Breakfast, the first meal of the day, is essential for fueling your energy levels and avoiding hunger during a workout session. Make sure your breakfast includes nutritious options like whole grains, fruits, vegetables and lean protein to maximize its impact on your metabolism.
Snacks can be an excellent way to stay fueled throughout the day and keep your blood sugar stable, which is essential for performance during a workout. Aim to steer clear of foods that cause drastic spikes in glucose, such as refined carbs or processed meats that could result in decreased energy.
Make sure to drink plenty of water prior to, during and after your workout sessions in order to stay hydrated and avoid dehydration. According to the American College of Sports Medicine, you should consume two cups (0.5-0.7 liters) per pound of body weight before exercise, half a cup per 15 minutes during activity and two to three cups afterward to replace calories burned during your activity.
Eating a protein-rich meal after working out is essential for rebuilding muscles and stimulating growth. Popular sources of this type of protein include eggs, tuna, lean meats, soy products, dairy items, nuts, grains and beans – just to name a few!
According to Harvard Health Blog, protein-rich meals after exercising will keep you feeling full for longer and promote proper digestion – which helps your body absorb essential nutrients more effectively and maintain a stable blood sugar level. Select foods low in saturated fats and sodium such as fish, chicken, poultry or beef; avoid processed meats and cheeses which are high in fat content.
Be wary of trainers who may offer nutrition advice that isn’t always supported by scientific evidence. They may suggest eliminating entire food groups or prescribing supplements, according to the Association for Continuing Education in Nutrition (ACE).
Plan Your Meals With Fitness Goals in Mind
According to the American Dietetic Association, aim for between 1500 and 2000 calories per day depending on your individual needs and fitness objectives. The amount of cals consumed will depend on factors like exercise intensity, gender, age and height.
Eating at least five servings of fruits and vegetables daily is recommended, as these foods provide essential vitamins, minerals, and other essential nutrients for proper bodily functioning.

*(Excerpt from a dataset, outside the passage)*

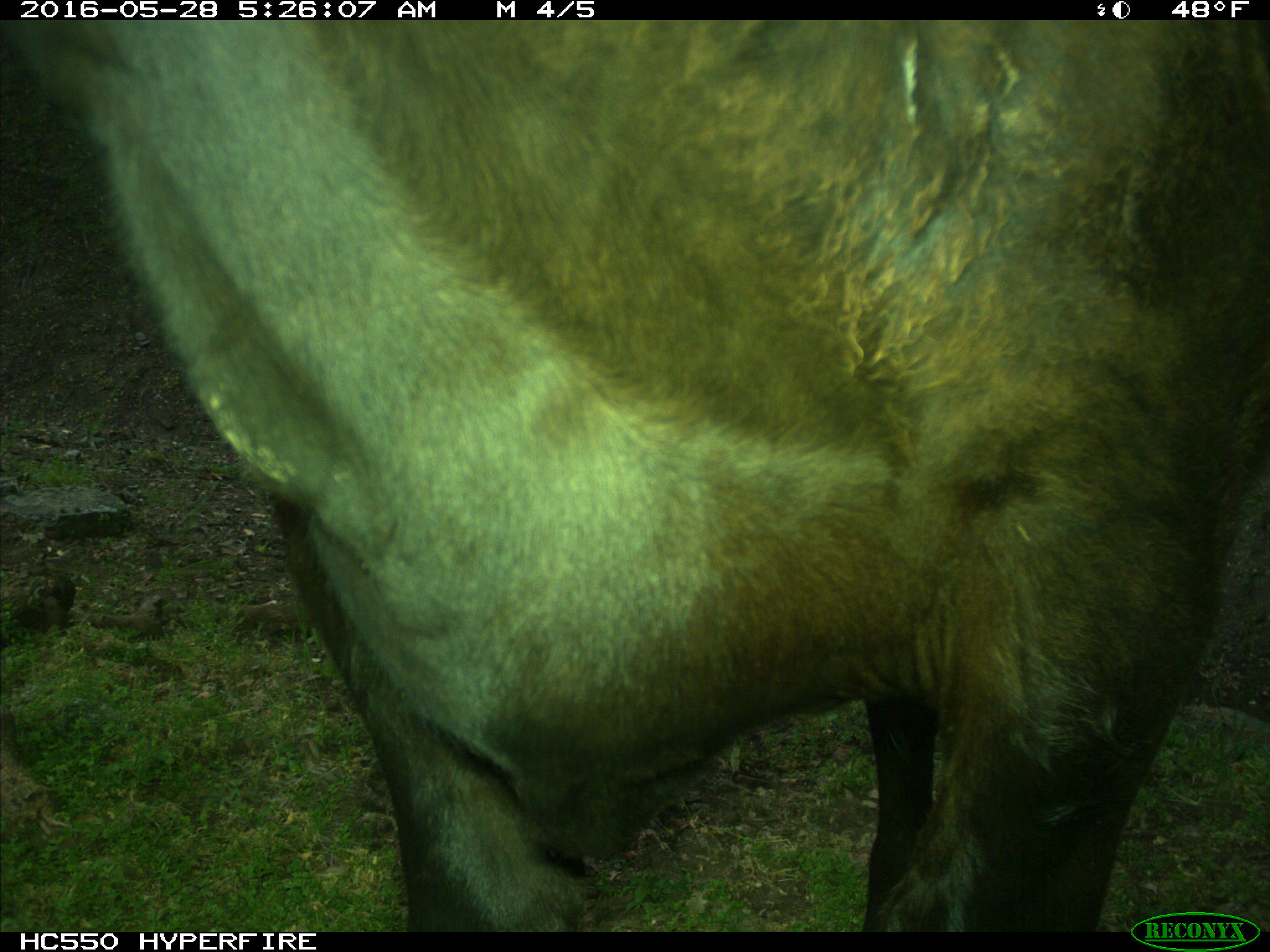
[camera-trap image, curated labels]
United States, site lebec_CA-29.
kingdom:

When it comes to fruits and veggies, you have plenty of options – fresh, dried or frozen. Apples, pears and bananas are particularly beneficial as they contain antioxidants which shield your cells from damaging free radicals.
Add lean protein to your meals and snacks, and aim to incorporate three to four servings of fruits and vegetables each day. Nuts, beans and lentils can also provide excellent sources of protein.